**Data shown:**
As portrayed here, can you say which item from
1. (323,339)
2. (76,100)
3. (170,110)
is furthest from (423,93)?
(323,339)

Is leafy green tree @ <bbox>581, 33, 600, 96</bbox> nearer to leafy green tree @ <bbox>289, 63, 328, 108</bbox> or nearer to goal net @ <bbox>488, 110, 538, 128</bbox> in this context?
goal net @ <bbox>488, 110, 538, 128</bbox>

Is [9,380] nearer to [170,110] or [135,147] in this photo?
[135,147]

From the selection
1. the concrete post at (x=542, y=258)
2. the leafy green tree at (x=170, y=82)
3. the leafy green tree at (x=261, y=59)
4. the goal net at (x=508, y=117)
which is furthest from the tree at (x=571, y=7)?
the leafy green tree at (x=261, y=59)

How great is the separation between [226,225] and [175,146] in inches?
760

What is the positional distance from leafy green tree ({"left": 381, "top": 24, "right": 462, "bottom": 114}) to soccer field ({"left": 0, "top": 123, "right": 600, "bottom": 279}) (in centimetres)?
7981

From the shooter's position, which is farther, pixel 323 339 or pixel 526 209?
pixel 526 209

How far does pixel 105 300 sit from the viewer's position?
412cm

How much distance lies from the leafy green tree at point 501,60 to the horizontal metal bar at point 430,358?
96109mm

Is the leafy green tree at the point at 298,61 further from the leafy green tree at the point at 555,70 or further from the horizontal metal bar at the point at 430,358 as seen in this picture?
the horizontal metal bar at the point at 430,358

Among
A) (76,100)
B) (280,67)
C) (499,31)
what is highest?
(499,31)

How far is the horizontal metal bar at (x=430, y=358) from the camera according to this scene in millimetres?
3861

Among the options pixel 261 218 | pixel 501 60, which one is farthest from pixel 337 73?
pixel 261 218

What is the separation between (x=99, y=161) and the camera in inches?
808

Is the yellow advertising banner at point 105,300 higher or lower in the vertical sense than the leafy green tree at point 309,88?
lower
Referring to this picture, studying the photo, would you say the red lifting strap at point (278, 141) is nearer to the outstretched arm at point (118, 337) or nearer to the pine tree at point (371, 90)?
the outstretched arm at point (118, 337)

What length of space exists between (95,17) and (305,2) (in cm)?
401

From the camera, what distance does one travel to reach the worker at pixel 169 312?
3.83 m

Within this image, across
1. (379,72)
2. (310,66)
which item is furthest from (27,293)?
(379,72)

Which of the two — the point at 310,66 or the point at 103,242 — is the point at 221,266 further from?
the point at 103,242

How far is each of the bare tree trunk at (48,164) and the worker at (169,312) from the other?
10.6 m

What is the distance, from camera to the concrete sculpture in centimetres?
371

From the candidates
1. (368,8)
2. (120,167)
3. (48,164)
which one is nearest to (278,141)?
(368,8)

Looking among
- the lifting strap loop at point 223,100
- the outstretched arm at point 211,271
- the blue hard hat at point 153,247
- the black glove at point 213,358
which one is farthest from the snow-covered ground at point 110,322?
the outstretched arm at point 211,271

**Work to be completed:** Edit the records above, replacing each occurrence of "camera" with "observer" and leaving everything else unchanged.

**Answer to this exercise:**
As portrayed here, can you say which item from
1. (323,339)
2. (76,100)
3. (170,110)
is furthest from (423,93)?
(323,339)

Is leafy green tree @ <bbox>581, 33, 600, 96</bbox> nearer to leafy green tree @ <bbox>289, 63, 328, 108</bbox> or nearer to goal net @ <bbox>488, 110, 538, 128</bbox> in this context?
goal net @ <bbox>488, 110, 538, 128</bbox>

Is [9,380] nearer to [170,110] or [135,147] in this photo?
[135,147]

From the selection
1. the concrete post at (x=542, y=258)
2. the leafy green tree at (x=170, y=82)
3. the leafy green tree at (x=261, y=59)
4. the goal net at (x=508, y=117)
which is furthest from the tree at (x=571, y=7)?
the leafy green tree at (x=261, y=59)

How great is the separation between [226,225] and [175,146] in inches?
760

What is the positional distance from leafy green tree ({"left": 381, "top": 24, "right": 462, "bottom": 114}) to soccer field ({"left": 0, "top": 123, "right": 600, "bottom": 279}) (in centimetres)?
7981

From the shooter's position, which is farther, pixel 323 339 or pixel 526 209?
pixel 526 209

How far does pixel 105 300 sit from the viewer's position?
412cm

How much distance lies from the leafy green tree at point 501,60 to the horizontal metal bar at point 430,358?
96109mm

Is the leafy green tree at the point at 298,61 further from the leafy green tree at the point at 555,70 or further from the horizontal metal bar at the point at 430,358 as seen in this picture?
the horizontal metal bar at the point at 430,358

Among
A) (76,100)
B) (280,67)
C) (499,31)
what is highest?
(499,31)

How far is the horizontal metal bar at (x=430, y=358) from the observer according to this scene in millimetres?
3861

Among the options pixel 261 218 | pixel 501 60, which one is farthest from pixel 337 73?
pixel 261 218

What is the separation between (x=99, y=161) and the observer in inches?
808

Is the yellow advertising banner at point 105,300 higher or lower in the vertical sense than the leafy green tree at point 309,88?
lower
Referring to this picture, studying the photo, would you say the red lifting strap at point (278, 141) is nearer to the outstretched arm at point (118, 337) or nearer to the pine tree at point (371, 90)?
the outstretched arm at point (118, 337)

What length of space exists between (95,17) and (305,2) (in cm)?
401

From the observer, what distance does one travel to reach the worker at pixel 169 312?
3.83 m

Within this image, across
1. (379,72)
2. (310,66)
which item is furthest from (27,293)?
(379,72)

Which of the two — the point at 310,66 or the point at 103,242 — is the point at 221,266 further from?
the point at 103,242

How far is each of the bare tree trunk at (48,164) and the worker at (169,312) from the other?
10.6 m

What is the distance, from observer to the concrete sculpture in centimetres?
371

From the candidates
1. (368,8)
2. (120,167)
3. (48,164)
which one is nearest to (278,141)?
(368,8)

Looking among
- the lifting strap loop at point 223,100
- the outstretched arm at point 211,271
- the blue hard hat at point 153,247
- the black glove at point 213,358
which one is farthest from the snow-covered ground at point 110,322?
the outstretched arm at point 211,271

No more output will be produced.